KULTURA
Specjalny koncert na przywitanie wiosny w Filharmonii
Finlandia, Włochy, Argentyna i Niemcy. Jak brzmi wiosna w sercach kompozytorów pochodzących z tych państw? Możemy się o tym przekonać na własne uszy, wiosna bowiem wyjątkowo motywuje twórców do działania – niezależnie od szerokości geograficznej. Solistką wieczoru będzie utalentowana młoda skrzypaczka Amelia Maszońska, a opolską orkiestrą pokieruje Rafał Kłoczko.
Wieczór otworzy Spring Song Jeana Sibeliusa, krótki poemat symfoniczny z 1894 roku. Początkowo Sibelius określił swoją kompozycję Improwizacją na orkiestrę – i ten pierwotny tytuł dobrze oddaje jej charakter. Poemat brzmi bowiem bardzo naturalnie, płynie w sposób potoczysty i niewymuszony, tak, jakby wszystkie jego takty powstały w jednej chwili,
za jednym pociągnięciem pióra po pięciolinii. W przeciwieństwie do innych prac Sibeliusa ma pozytywny, pełen światła wydźwięk, podkreślony ciepłym i donośnym brzmieniem dzwonów w kulminacji.

WYMAGANIA
- A) Odpowiedz krótko na pytania do tekstu o wiosennym koncercie:
(i) Kto będzie solistką wieczoru?
(ii) Z którego roku pochodzi Spring Song Sibeliusa?
(iii) Jak Sibelius początkowo określił tę kompozycję?
- B) Napisz dalszy ciąg tekstu o wiosennym koncercie, zaczynając tuż po jego ostatnim zdaniu.
Linijki, które następują dalej, to osobny materiał.

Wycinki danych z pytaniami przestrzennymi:
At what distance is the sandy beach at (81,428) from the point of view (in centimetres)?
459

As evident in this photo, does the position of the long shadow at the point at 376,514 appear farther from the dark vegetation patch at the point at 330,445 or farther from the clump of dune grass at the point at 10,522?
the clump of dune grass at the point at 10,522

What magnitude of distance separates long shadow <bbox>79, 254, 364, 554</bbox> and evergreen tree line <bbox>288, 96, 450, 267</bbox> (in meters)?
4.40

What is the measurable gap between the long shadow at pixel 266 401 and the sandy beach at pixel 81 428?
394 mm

ODPOWIEDZI DO ZADAŃ
- A)
(i) Amelia Maszońska.
(ii) Z 1894 roku.
(iii) Jako Improwizację na orkiestrę.

- B)
Wiosna z Le quattro stagioni Antonio Vivaldiego z pewnością zajmuje wysoką pozycję na liście najbardziej rozpoznawalnych fragmentów muzyki zwanej poważną. Ale już niewielkie grono miłośników muzyki dawnej wie, że cały cykl Czterech pór roku pochodzi z większego zbioru, zatytułowanego Il cimento dell’armonia e dell’inventione co oznacza Spór między harmonią a wyobraźnią. Czy taki spór toczył Vivaldi? Czy efekty dźwiękonaśladowcze, choć doskonale imitujące naturę, były tym czego spodziewali się usłyszeć osiemnastowieczni Włosi?
Wyobraźni niewątpliwie nie brakowało także Astorowi Piazzolli. Vivaldi to przyroda i natura – Piazzolla to miasto, port, ludzie, twarze, błyski w oczach, zbliżenia na zmarszczki i piegi. Mimo tej zasadniczej różnicy – to wciąż wiosna. Trochę bardziej nieoczywista, zabrudzona, może nawet szemrana – ale bezdyskusyjnie wiosna.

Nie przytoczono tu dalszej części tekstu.